RoomPilot: Controllable Synthesis of Interactive Indoor Environments via Multimodal Semantic Parsing
This addresses the need for controllable scene generation in game development, architectural visualization, and embodied AI training, representing a significant but incremental improvement over prior approaches.
The authors tackled the problem of generating controllable and interactive indoor scenes by introducing RoomPilot, a framework that parses text or CAD floor plans into a domain-specific language for structured scene generation, resulting in superior physical consistency and visual fidelity compared to existing methods.

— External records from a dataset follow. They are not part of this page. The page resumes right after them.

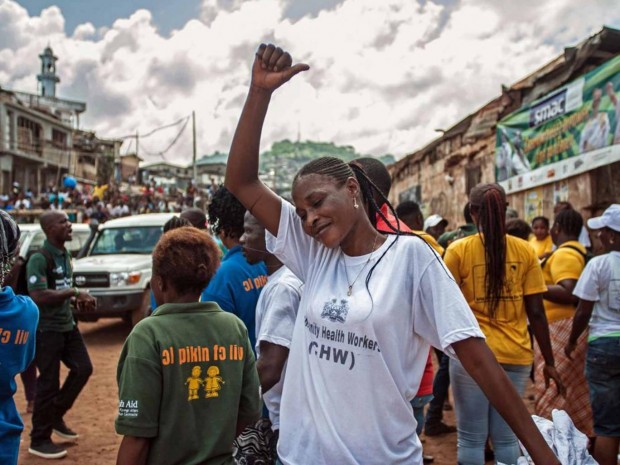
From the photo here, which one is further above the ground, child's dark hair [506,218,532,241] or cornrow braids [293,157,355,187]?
cornrow braids [293,157,355,187]

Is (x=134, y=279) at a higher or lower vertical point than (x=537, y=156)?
lower

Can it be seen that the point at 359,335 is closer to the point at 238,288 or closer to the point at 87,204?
the point at 238,288

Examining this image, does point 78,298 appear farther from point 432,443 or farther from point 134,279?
point 134,279

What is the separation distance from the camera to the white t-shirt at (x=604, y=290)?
12.3 ft

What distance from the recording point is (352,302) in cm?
176

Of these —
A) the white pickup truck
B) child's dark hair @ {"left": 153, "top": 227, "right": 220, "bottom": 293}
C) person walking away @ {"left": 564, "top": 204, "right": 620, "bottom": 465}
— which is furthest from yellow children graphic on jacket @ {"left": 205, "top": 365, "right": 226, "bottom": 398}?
the white pickup truck

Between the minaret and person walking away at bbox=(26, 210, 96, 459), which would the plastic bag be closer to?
person walking away at bbox=(26, 210, 96, 459)

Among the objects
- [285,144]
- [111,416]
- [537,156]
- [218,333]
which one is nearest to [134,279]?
[111,416]

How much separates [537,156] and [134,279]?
7083mm

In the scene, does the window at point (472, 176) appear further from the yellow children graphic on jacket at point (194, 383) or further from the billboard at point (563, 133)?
the yellow children graphic on jacket at point (194, 383)

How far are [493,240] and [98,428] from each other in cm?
432

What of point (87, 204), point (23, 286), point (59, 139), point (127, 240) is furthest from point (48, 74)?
point (23, 286)

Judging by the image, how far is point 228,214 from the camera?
10.9 ft

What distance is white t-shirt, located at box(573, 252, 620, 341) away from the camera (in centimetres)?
375
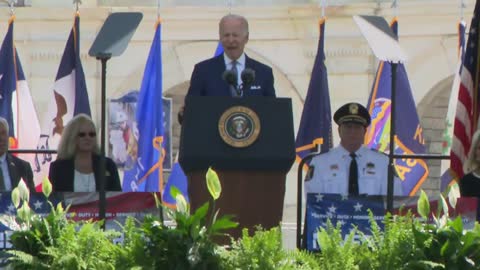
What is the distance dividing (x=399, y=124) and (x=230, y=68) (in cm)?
496

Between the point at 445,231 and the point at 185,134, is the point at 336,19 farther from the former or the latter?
the point at 445,231

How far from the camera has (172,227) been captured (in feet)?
20.4

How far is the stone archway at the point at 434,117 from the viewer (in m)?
16.7

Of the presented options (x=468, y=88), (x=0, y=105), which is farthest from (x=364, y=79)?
(x=468, y=88)

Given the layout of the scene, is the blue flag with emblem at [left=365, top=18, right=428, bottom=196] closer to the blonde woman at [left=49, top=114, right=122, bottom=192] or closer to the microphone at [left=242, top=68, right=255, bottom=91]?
the blonde woman at [left=49, top=114, right=122, bottom=192]

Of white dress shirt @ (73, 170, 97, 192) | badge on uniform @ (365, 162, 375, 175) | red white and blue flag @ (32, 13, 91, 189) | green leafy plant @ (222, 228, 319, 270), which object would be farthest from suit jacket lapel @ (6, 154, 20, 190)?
red white and blue flag @ (32, 13, 91, 189)

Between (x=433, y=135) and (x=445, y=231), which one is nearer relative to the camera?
(x=445, y=231)

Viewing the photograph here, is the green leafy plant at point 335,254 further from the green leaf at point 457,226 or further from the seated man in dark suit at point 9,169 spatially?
the seated man in dark suit at point 9,169

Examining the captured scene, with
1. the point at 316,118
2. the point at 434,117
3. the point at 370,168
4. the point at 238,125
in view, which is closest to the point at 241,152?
the point at 238,125

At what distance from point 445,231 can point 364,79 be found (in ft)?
35.4

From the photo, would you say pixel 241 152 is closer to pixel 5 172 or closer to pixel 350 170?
pixel 350 170

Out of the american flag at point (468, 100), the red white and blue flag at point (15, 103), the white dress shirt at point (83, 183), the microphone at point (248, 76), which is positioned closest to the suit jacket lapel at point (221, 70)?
the microphone at point (248, 76)

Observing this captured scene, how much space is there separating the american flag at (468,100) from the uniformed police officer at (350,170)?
89 centimetres

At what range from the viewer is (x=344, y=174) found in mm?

Generating controllable and interactive indoor scenes is fundamental to applications in game development, architectural visualization, and embodied AI training. Yet existing approaches either handle a narrow range of input modalities or rely on stochastic processes that hinder controllability. To overcome these limitations, we introduce RoomPilot, a unified framework that parses diverse multi-modal inputs--textual descriptions or CAD floor plans--into an Indoor Domain-Specific Language (IDSL) for indoor structured scene generation. The key insight is that a well-designed IDSL can act as a shared semantic representation, enabling coherent, high-quality scene synthesis from any single modality while maintaining interaction semantics. In contrast to conventional procedural methods that produce visually plausible but functionally inert layouts, RoomPilot leverages a curated dataset of interaction-annotated assets to synthesize environments exhibiting realistic object behaviors. Extensive experiments further validate its strong multi-modal understanding, fine-grained controllability in scene generation, and superior physical consistency and visual fidelity, marking a significant step toward general-purpose controllable 3D indoor scene generation.